Faisons tous les deux un saut dans le temps et revenons à nos lectures d’enfance.

En ce qui me concerne j’adorais lire des contes et des légendes j’en étais vraiment fan et plus particulièrement de tout ce qui concernait la mythologie grecque.

 

Ces histoires m’ont probablement énormément servi dans mon enfance à pouvoir m’appuyer sur des schémas de compréhension clairs lorsque j’observais hébété la complexité inouïe des relations entre les membres de ma propre famille mais aussi entre mes camarades entre eux, j’avais l’impression d’être toujours un peu décalé par rapport à toutes ces relations de ne rien pouvoir y comprendre sauf qu’elles étaient pour moi d’une violence extrême.

Et donc pour avoir la paix je mettais le nez dans l’Iliade et l’odyssée et je m’embarquais aux cotés des héros grecs sous le soleil de l’Egée.

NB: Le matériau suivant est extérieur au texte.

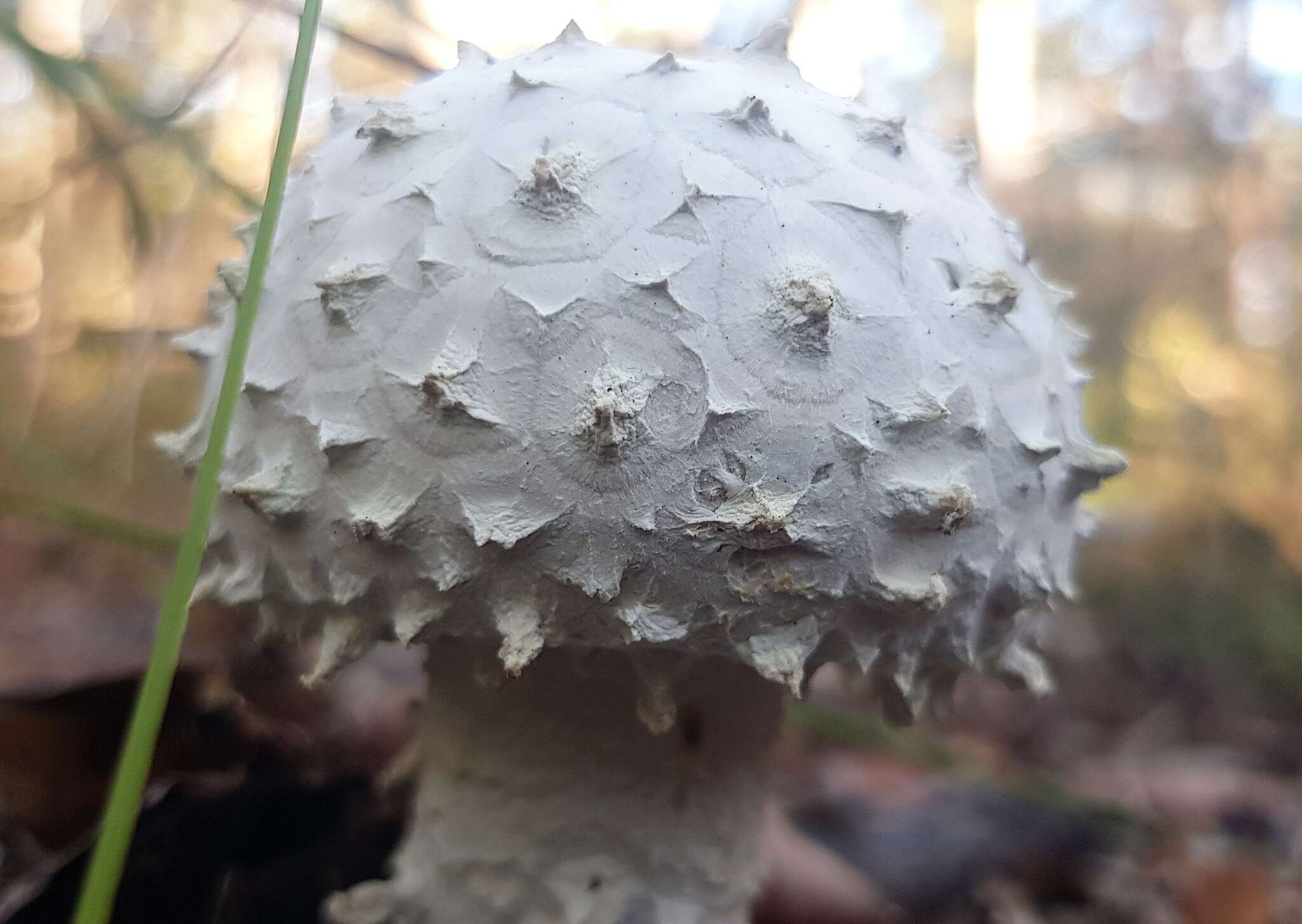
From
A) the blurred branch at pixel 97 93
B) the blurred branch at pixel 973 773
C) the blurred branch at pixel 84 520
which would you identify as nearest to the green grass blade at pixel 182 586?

Là était pour moi la vraie vie, la vie simple il fallait se battre pour vivre contre des méchants clairement définis pour ma caboche d’enfant et grâce à ces histoires j’ai pu éprouver toute la collection des émotions humaines de façon condensée.

Evidemment je m’identifiais à Ulysse à Achille à Thésée successivement et suivant les situations que je rencontrais dans la vraie vie.

Quand tout devenait tellement violent compliqué insoutenable je reprenais courage en allant puiser dans ces histoires en tentant de rapprocher mes obstacles de ceux qu’avaient pu franchir mes héros favoris.

En fait ce que j’ai fait inconsciemment dans mon enfance naturellement si je puis dire c’était tout bonnement de revenir aux archétypes, à l’origine des conflits moraux que peut traverser tout être humain ou toute divinité grecque si l’on veut et d’obtenir non pas forcément des clefs pour les résoudre mais surtout savoir que l’on pouvait trouver des clefs ce qui est bien différent.

Quitte à les forger tout seul.

C’est surement un thème de travail qui dépasse de loin celui de l’écriture de récits de fiction que celui d’apprendre à travailler le métal de nos conflits moraux différemment de façon à ce qu’ils fassent progresser le monde intelligemment.

Pour l’heure je ne me cantonnerais qu’à la chose la plus simple qu’il soit, celle que je connais, c'est-à-dire partager avec toi ces quelques réflexions sur la manière de bien écrire des récits de fiction.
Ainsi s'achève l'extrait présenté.